Dr. Brockway: We try to take an individualized approach to people’s pain when it comes to COPD. Pain can take two major forms—It can be because of their COPD or because of the treatment for their COPD. There are specific drugs given to people who have COPD that cause muscle spasms, which result in pain. Sometimes it is about managing and treating within what we’re capable of.
COPD comes with pain in and of itself. Some of these patients are coughing so hard that they tear up their airways; they can even cause their own internal fractures of their ribs or their spine.
A lot of these clinical practice guidelines don’t look at pain holistically, and they don’t look at people who have COPD holistically because they don’t recognize that people who have COPD can have pain from other things. They may have osteoarthritis and knee or back pain that has nothing to do with their COPD, but that creates the frame through which they do everything else.
It doesn’t matter where the pain is coming from, we try to address it to the individual needs of that person.
Were you aware of variability in pain management recommendations for COPD patients?
We were going through the literature and finding that no one was talking about pain. From a physical therapist’s perspective, it was hard to understand because we know these people have pain for various reasons. We were not aware that we may be one of the only providers looking at pain in this population from a holistic perspective. We make assumptions that healthcare providers know what other healthcare providers do, but that’s not the case. Physicians creating practice guidelines are looking at what physicians do, and that’s exactly what they should be doing.
However, that is the purpose of creating a physical therapist-specific practice guideline—we are looking at the management of that condition from the perspective of what a physical therapist can do. Treat pain in this population is a huge component of the disease management process for us. Now, of course, we do many of the other components of disease management for people who have COPD, like cough management, making coughs more effective so people don’t have to cough all day long, clearing airways, managing secretions, and then really just getting back to normal activity. Then the number one deficit in people with COPD is poor aerobic capacity and poor activity tolerance.
Our goal is to get these people back to moving effectively and efficiently regardless of whether that means moving through their house to get to the bathroom, moving to their doctor’s appointment, or even moving oxygen in and out of their lungs or blood from their heart to their lungs to the muscles in their body they need to use. We manage that part.
What are your thoughts on recommending opioids for this patient population?
We absolutely acknowledge that opioids may have a place. Opioids aren’t just used to manage pain in this population; they’re also used to manage cough.

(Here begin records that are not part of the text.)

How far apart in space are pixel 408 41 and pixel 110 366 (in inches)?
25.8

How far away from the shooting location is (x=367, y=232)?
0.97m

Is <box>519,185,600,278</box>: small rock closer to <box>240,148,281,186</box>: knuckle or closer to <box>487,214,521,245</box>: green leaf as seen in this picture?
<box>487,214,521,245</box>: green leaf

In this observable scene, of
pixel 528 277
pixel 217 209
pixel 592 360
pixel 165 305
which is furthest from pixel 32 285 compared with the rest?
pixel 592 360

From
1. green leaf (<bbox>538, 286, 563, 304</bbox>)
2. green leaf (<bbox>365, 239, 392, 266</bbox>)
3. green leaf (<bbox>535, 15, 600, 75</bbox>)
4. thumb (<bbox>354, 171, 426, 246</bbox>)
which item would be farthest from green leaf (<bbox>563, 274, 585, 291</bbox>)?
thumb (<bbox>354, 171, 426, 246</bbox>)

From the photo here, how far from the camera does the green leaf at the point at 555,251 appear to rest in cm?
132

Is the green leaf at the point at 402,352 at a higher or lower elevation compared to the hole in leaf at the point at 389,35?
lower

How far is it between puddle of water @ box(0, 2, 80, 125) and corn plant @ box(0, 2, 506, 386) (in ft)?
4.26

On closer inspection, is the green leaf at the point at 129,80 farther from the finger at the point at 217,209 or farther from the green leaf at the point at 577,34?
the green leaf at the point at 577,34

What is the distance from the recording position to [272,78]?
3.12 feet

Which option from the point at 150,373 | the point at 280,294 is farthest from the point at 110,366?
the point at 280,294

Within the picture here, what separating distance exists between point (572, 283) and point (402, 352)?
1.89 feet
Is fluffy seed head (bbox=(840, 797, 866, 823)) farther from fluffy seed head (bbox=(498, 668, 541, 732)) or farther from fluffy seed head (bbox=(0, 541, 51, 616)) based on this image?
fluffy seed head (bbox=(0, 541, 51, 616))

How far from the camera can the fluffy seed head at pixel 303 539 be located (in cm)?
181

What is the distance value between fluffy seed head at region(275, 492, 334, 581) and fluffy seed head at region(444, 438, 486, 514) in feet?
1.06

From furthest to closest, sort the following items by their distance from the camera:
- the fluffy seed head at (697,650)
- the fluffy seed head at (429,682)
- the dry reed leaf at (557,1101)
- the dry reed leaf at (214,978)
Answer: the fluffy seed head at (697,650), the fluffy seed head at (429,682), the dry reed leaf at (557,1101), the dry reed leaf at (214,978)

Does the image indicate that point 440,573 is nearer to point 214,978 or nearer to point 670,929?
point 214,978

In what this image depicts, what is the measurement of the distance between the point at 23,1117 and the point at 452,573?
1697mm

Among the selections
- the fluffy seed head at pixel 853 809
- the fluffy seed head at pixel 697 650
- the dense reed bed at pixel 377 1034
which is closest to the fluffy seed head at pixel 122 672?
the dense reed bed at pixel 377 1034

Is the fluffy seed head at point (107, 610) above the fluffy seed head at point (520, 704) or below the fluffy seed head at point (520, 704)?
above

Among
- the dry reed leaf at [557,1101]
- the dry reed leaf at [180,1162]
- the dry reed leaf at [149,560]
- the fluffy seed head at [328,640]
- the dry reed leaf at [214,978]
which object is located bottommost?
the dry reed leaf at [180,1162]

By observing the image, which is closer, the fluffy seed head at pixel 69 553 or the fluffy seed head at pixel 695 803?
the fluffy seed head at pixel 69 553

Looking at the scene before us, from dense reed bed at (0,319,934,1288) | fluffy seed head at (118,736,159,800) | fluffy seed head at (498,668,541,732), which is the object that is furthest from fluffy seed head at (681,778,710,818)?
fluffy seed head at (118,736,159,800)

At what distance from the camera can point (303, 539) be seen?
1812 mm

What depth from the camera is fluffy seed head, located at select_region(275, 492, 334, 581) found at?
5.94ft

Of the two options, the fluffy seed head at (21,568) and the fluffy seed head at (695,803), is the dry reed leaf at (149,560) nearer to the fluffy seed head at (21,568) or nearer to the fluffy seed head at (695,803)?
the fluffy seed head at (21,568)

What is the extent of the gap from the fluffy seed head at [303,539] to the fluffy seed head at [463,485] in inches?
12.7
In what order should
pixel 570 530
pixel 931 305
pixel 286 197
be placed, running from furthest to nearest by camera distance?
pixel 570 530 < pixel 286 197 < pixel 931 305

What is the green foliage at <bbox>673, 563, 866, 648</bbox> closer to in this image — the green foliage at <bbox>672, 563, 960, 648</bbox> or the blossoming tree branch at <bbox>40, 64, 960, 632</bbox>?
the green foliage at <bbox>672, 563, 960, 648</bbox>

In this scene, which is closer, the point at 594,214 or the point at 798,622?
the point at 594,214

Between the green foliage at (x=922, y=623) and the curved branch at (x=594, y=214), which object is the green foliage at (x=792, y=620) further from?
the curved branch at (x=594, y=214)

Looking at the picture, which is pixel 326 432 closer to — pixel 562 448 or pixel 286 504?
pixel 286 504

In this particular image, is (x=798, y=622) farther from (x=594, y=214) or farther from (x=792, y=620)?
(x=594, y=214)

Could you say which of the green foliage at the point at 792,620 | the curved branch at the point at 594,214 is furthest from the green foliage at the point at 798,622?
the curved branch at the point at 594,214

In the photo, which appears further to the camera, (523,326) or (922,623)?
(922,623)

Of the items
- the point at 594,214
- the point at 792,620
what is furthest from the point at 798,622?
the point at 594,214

We’ve been using opioids to manage cough for a long time, but we also know that there are other ways to manage cough that don’t come with the risks and side effects that opioids bring, like constipation and central sensitization of pain. Those are things that we end up having to treat because opioids are present, which we wouldn’t then have to treat if they weren’t. There are nonpharmacologic ways to manage cough. That’s part of what we do as physical therapists, and there are also pharmacologic ways to manage cough that don’t bring along all those adverse effects.
While we acknowledge that they can serve a purpose and play a role, we really want to emphasize that there are other and probably better ways to manage cough in this population. The US Department of Health and Human Services pain management guidelines agree with that.